▼▼▼

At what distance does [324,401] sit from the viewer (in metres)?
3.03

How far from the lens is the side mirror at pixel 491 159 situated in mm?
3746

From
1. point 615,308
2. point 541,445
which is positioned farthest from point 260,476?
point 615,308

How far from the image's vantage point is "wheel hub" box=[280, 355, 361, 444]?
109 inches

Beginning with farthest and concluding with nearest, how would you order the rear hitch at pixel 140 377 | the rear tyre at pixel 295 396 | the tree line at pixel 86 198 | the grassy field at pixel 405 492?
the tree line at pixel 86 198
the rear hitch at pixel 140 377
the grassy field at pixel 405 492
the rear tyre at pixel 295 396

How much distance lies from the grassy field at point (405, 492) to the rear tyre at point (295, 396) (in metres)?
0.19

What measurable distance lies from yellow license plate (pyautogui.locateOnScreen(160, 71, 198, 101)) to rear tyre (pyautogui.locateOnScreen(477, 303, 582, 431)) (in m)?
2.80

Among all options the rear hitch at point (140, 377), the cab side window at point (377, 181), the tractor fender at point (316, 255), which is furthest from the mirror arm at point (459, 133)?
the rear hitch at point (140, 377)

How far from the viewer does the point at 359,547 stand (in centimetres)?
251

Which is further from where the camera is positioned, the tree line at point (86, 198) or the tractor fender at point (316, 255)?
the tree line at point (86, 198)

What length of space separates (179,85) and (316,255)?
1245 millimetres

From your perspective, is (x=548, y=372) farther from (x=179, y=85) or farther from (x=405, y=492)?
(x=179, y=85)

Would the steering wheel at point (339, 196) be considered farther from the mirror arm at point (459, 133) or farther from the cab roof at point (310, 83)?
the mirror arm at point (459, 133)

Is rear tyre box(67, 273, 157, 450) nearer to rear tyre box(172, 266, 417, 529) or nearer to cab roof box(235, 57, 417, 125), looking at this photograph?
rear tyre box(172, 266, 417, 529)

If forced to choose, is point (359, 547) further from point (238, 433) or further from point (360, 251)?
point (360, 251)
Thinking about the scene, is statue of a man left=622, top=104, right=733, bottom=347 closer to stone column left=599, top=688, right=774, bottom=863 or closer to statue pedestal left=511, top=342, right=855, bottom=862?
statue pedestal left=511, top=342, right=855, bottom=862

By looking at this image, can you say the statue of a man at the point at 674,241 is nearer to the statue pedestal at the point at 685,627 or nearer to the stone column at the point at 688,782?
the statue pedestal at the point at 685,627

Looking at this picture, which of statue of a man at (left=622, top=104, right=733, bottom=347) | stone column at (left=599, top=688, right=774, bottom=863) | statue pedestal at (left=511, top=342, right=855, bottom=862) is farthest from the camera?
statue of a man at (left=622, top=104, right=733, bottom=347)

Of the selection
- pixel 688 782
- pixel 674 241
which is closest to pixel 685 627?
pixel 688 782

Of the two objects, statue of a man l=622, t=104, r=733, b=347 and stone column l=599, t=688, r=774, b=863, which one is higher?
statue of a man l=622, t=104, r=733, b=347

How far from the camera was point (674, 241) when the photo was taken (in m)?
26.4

▲▲▲

TASK DETAILS
Transcribe all of the records above word for word, keeping every line as it stands.

EXERCISE RESPONSE
At what distance does [324,401] sit from the viewer (in metres)?
3.03

How far from the lens is the side mirror at pixel 491 159 situated in mm?
3746

From
1. point 615,308
2. point 541,445
which is positioned farthest from point 260,476?
point 615,308

How far from the image's vantage point is "wheel hub" box=[280, 355, 361, 444]?
109 inches

Beginning with farthest and concluding with nearest, how would you order the rear hitch at pixel 140 377 | the rear tyre at pixel 295 396 | the tree line at pixel 86 198 | the grassy field at pixel 405 492?
the tree line at pixel 86 198
the rear hitch at pixel 140 377
the grassy field at pixel 405 492
the rear tyre at pixel 295 396

How much distance lies from the grassy field at point (405, 492) to the rear tyre at point (295, 396) (in metres)?
0.19

What measurable distance lies from yellow license plate (pyautogui.locateOnScreen(160, 71, 198, 101)) to rear tyre (pyautogui.locateOnScreen(477, 303, 582, 431)) (in m)?
2.80

Among all options the rear hitch at point (140, 377), the cab side window at point (377, 181), the tractor fender at point (316, 255), which is furthest from the mirror arm at point (459, 133)?
the rear hitch at point (140, 377)

How far from the viewer does the point at 359,547 stand (in centimetres)?
251

Which is further from where the camera is positioned, the tree line at point (86, 198) or the tractor fender at point (316, 255)?
the tree line at point (86, 198)

What length of space separates (179,85) and (316,255)?
1245 millimetres

From your perspective, is (x=548, y=372) farther from (x=179, y=85) or farther from (x=405, y=492)?
(x=179, y=85)

Would the steering wheel at point (339, 196) be considered farther from the mirror arm at point (459, 133) or farther from the cab roof at point (310, 83)?
the mirror arm at point (459, 133)

Is rear tyre box(67, 273, 157, 450) nearer to rear tyre box(172, 266, 417, 529) or nearer to cab roof box(235, 57, 417, 125), looking at this photograph?
rear tyre box(172, 266, 417, 529)

If forced to choose, is point (359, 547) further from point (238, 433) or further from point (360, 251)?
point (360, 251)
Thinking about the scene, is statue of a man left=622, top=104, right=733, bottom=347 closer to stone column left=599, top=688, right=774, bottom=863 or closer to statue pedestal left=511, top=342, right=855, bottom=862?
statue pedestal left=511, top=342, right=855, bottom=862

By looking at this image, can you say the statue of a man at the point at 674,241 is nearer to the statue pedestal at the point at 685,627 or nearer to the stone column at the point at 688,782?
the statue pedestal at the point at 685,627

Looking at this picture, which of statue of a man at (left=622, top=104, right=733, bottom=347) | stone column at (left=599, top=688, right=774, bottom=863) | statue pedestal at (left=511, top=342, right=855, bottom=862) is farthest from the camera?
statue of a man at (left=622, top=104, right=733, bottom=347)

Of the selection
- pixel 688 782
- pixel 674 241
which is closest to pixel 685 627?
pixel 688 782

Of the two objects, statue of a man l=622, t=104, r=733, b=347 and stone column l=599, t=688, r=774, b=863, which one is higher?
statue of a man l=622, t=104, r=733, b=347

How far from the camera was point (674, 241) when the photo was taken (in m)?
26.4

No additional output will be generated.